DOLE requires ‘standing breaks’ for sedentary workers

Published by rudy Date posted on October 20, 2017

By Gaea Katreena Cabico (philstar.com), Oct 20, 2017

MANILA, Philippines — The Department of Labor and Employment has issued an order requiring offices to give employees standing breaks for employees to the health risks related to sedentary work.

Labor Secretary Silvestre Bello III has signed Department Order 184, which sets mandatory occupational safety and health standards in all workplaces to address health risks and ensure safe working conditions in offices.

Sedentary work or prolonged sitting while working poses threats to workers as it can lead to high blood pressure, heart disease, anxiety, musculoskeletal disorders and other health problems.

Under the order, employers must provide workers with regular five-minute breaks every two hours from sitting time.

“[Employers] must encourage workers to reduce sedentary work by interrupting sitting time and substitute it with standing and walking,” DOLE said.

Employers must also ensure that workstations are designed appropriately for the type of work and redesign work tasks to enable greater variability in movement or posture.

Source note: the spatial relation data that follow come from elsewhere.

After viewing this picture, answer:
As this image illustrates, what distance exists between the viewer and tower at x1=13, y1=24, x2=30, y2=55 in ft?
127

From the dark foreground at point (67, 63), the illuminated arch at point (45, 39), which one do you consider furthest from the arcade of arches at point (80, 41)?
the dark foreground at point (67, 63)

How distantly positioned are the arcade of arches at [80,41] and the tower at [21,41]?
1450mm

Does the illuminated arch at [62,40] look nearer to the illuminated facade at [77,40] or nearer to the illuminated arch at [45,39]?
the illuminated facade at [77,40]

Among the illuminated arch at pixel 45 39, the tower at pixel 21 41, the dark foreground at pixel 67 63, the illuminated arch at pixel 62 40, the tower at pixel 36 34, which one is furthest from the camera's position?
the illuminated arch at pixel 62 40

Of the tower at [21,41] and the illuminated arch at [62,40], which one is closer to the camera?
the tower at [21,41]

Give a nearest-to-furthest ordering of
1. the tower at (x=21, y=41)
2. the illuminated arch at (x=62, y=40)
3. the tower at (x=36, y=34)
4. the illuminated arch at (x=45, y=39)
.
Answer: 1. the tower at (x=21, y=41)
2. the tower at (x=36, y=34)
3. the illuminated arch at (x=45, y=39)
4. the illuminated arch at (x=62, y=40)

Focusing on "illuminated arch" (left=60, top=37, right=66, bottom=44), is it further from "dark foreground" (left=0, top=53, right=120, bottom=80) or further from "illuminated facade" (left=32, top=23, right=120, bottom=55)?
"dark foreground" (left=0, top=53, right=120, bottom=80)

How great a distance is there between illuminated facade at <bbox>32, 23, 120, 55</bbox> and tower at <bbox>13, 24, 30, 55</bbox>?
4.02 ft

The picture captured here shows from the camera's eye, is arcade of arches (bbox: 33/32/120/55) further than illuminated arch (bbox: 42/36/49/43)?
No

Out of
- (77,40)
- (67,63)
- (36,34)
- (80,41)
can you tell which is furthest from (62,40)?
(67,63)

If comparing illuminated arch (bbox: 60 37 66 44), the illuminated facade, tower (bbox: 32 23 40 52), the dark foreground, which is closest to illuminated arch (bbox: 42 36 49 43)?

Company bosses should also conduct awareness campaigns on the health effects of sedentary work and medical surveillance among workers who are at risk of getting harmful health effects of prolonged sitting.

DOLE’s order applies to all workers who, by the nature of their work, have to spend long hours sitting.

DOLE also backs the proposal to implement a compressed four-day workweek, saying it will provide work-life balance.

Labor groups and employers have opposed the proposal saying the scheme will hardly benefit workers.

Partido Manggagawa national chairman Rene Magtubo said the proposal will lead to employees being more overworked and underpaid.

“Millions of workers already work 12 hours day because they avail of overtime as a way of augmenting their meager daily wages which are not enough to sustain their families,” he said in September.

In August, Employers Confederation of the Philippines chairman Donald Dee said in a television interview that a compressed work week will not benefit companies much and will affect workers’ health as well as their family lives.

“What time do they have for their kids who are already asleep when they go home, who are still asleep when they leave the home?” Dee said then.